I don't have any software to review at this time to address the specific alarm you mentioned, but when a gas turbine is operating below rated speed the air flow through the axial compressor is also less than rsted. This results in higher than normal exhaust temperatures for the same fuel flow which might be limiting the fuel flow-rate because the exhaust temperature is at the exhaust temperature limit. If that's true the unit load cannot be increased to help the grid frequency.

It's one of the "dirty little secrets" of gas turbines that when the grid frequency is much less than rated (as it sounds like it is at your site) the power output of a gas turbine is limited because of the reduced air flow through the axial compressor. And while this is not desirable it is unavoidable. Your turbine's speed is a function of grid frequency when the unit is synchronized to the grid. Your turbine can't run any faster or slower than the speed dictated by the grid frequency. And when the grid frequency is low the air flow through the axial compressor will be reduced which may cause the unit output to be reduced because of a higher than normal exhaust temperature preventing the turbine from putting out more power and in some cases even reducing the power output to protect against exhaust overtemperature.

The underfrequency setting is set to protect BOTH the turbine & axial compressor as well as the generator. It should not be changed without the OEM's consultation and input.

When I can get a chance to investigate the specific alarm you mentioned I will and get back with a description of the condition it is warning the operator about. But I suspect the root cause of inability to load, or at least the underfrequency tripping, is the low grid frequency which you can't do much to help.


In our unit, the FSR was limited to 30%. When the alarm ALM FSR LIMITED DUE TO DWAT XDUCER FAILURE / ALM MEGAWATT TRANSDUCER SIGNAL TROUBLE appeared, the cause was the failure in one of the DWATT gross energy transducers.

When synchronizing the unit, it remains in the correct ACC command, until it reaches 30%, limited by the DWATT transducer failure.
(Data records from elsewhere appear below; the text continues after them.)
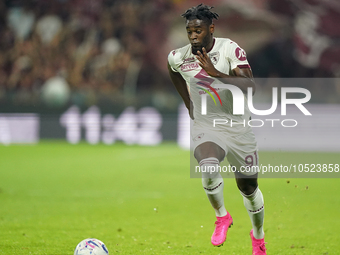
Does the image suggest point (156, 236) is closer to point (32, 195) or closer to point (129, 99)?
point (32, 195)

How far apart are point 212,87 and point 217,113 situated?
0.86 feet

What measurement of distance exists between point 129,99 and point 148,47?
30.4ft

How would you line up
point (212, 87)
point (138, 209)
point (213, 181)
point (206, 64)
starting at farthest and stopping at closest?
point (138, 209)
point (212, 87)
point (213, 181)
point (206, 64)

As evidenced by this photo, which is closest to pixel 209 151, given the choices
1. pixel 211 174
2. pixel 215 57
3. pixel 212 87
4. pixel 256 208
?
pixel 211 174

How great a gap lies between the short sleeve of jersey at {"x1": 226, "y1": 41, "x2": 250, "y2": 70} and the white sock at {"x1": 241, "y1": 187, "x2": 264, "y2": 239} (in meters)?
1.23

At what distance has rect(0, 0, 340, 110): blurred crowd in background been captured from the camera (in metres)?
27.2

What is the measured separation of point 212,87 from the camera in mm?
5594

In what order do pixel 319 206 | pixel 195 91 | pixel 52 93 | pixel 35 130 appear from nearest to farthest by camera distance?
pixel 195 91 → pixel 319 206 → pixel 35 130 → pixel 52 93

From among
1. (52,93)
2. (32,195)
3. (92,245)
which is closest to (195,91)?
(92,245)

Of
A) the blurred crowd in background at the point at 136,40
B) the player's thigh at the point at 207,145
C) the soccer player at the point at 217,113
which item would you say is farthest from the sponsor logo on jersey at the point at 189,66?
the blurred crowd in background at the point at 136,40

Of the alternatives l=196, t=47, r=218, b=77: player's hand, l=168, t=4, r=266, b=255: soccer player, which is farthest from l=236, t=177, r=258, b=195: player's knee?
l=196, t=47, r=218, b=77: player's hand

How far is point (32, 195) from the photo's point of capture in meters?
9.99

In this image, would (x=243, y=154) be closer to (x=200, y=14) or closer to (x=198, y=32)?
(x=198, y=32)

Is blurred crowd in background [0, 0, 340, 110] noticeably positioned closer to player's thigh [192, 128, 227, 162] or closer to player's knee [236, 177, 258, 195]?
player's thigh [192, 128, 227, 162]
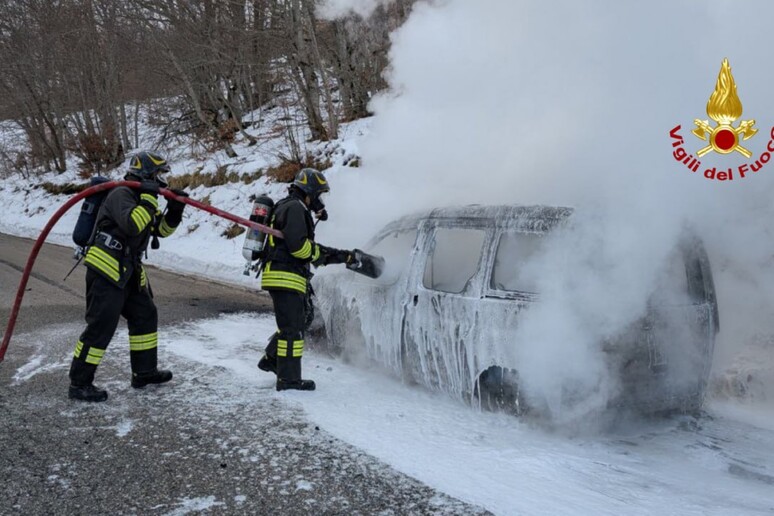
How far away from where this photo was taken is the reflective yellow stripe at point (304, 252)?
481 cm

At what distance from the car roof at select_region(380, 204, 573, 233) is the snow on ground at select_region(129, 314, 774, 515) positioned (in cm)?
134

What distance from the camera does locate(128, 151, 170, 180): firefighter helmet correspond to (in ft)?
15.9

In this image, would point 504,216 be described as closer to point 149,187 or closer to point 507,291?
point 507,291

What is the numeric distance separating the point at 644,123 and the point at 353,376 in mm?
3101

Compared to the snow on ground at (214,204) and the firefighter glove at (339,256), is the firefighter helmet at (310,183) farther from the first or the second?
the snow on ground at (214,204)

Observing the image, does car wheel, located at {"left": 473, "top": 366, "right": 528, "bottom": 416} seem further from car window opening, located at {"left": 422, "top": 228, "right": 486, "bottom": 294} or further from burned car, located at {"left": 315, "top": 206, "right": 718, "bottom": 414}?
car window opening, located at {"left": 422, "top": 228, "right": 486, "bottom": 294}

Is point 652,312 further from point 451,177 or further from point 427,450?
point 451,177

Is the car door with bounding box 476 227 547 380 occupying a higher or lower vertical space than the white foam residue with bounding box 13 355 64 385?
higher

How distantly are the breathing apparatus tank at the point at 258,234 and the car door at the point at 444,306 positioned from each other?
49.7 inches

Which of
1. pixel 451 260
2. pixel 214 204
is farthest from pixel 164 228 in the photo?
pixel 214 204

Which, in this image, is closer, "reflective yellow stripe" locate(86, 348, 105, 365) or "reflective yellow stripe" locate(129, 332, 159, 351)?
"reflective yellow stripe" locate(86, 348, 105, 365)

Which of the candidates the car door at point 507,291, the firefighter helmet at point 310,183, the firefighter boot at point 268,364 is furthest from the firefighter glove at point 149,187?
the car door at point 507,291

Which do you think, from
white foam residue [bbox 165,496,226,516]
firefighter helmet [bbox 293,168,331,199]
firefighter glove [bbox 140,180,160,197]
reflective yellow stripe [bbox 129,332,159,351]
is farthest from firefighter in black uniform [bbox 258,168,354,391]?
white foam residue [bbox 165,496,226,516]

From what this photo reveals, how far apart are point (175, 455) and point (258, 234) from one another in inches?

From this point the control of the FSR should have passed to SPEED control and continue its normal loading process.

When carrying out Master Reset, the DWATT transducer failure is normalized, but the FSR control goes from 30% (ACC) to 50% (SPEED), the required command. This action causes a non-stepped opening of the SRV, acting as protection for the TG, Trip of the unit, in our case due to high temperature in the exhaust.